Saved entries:

----------------

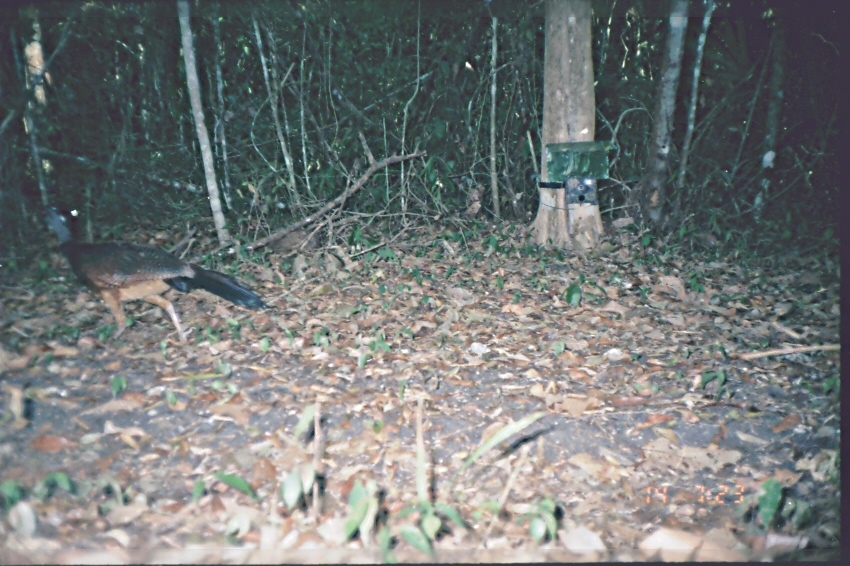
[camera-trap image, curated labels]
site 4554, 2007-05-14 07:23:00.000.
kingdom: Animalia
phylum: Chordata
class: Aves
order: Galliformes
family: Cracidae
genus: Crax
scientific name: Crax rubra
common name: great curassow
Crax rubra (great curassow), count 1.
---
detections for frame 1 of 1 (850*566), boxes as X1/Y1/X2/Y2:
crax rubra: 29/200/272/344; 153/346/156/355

----------------

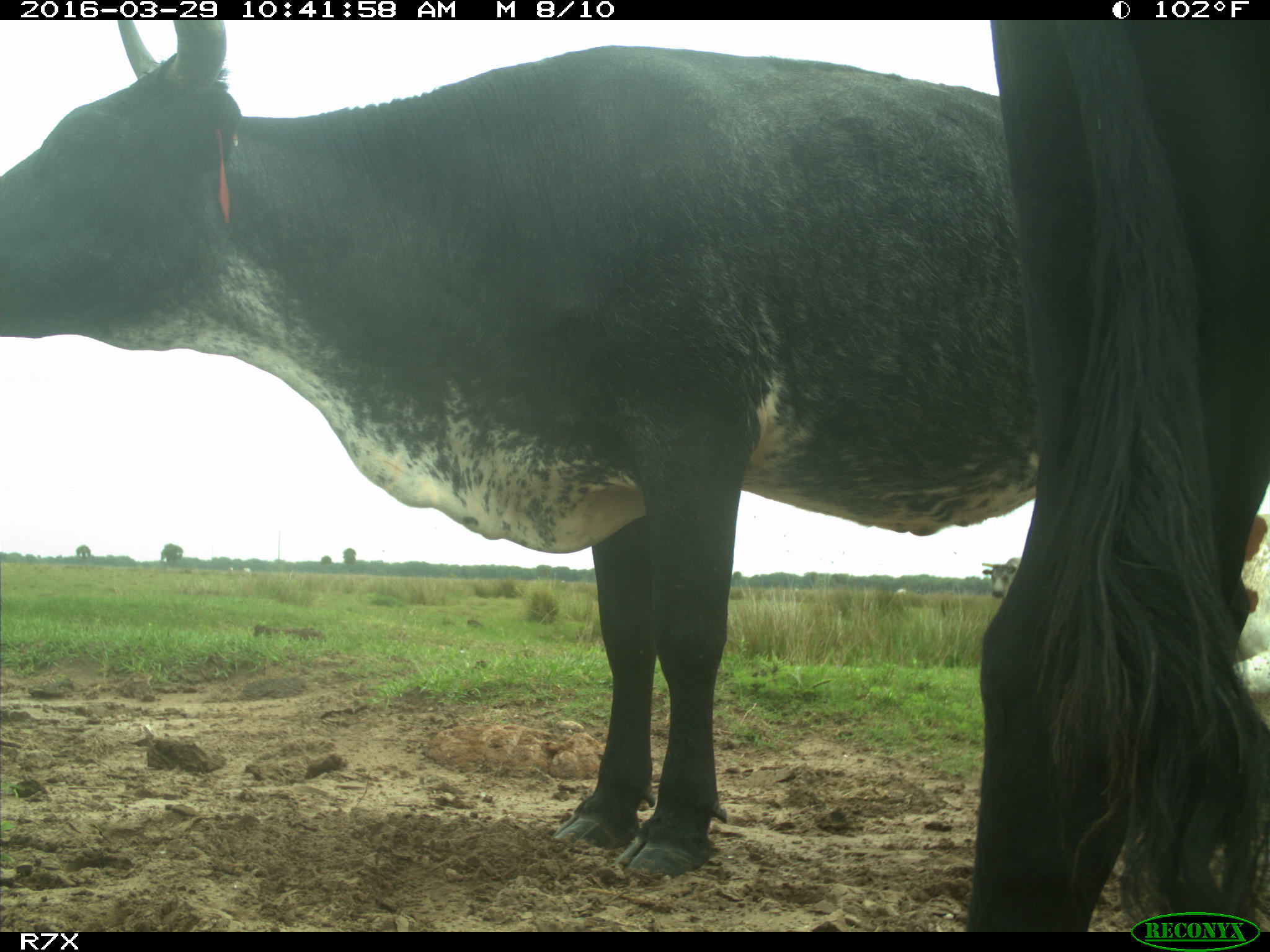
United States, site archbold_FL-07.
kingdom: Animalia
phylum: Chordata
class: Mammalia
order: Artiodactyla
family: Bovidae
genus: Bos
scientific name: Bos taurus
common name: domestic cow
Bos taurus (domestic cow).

----------------

▶ _Exercise description_
Match on "site" and copy out every line of the entries that contains it.

▶ _Exercise solution_
site 4554, 2007-05-14 07:23:00.000.
United States, site archbold_FL-07.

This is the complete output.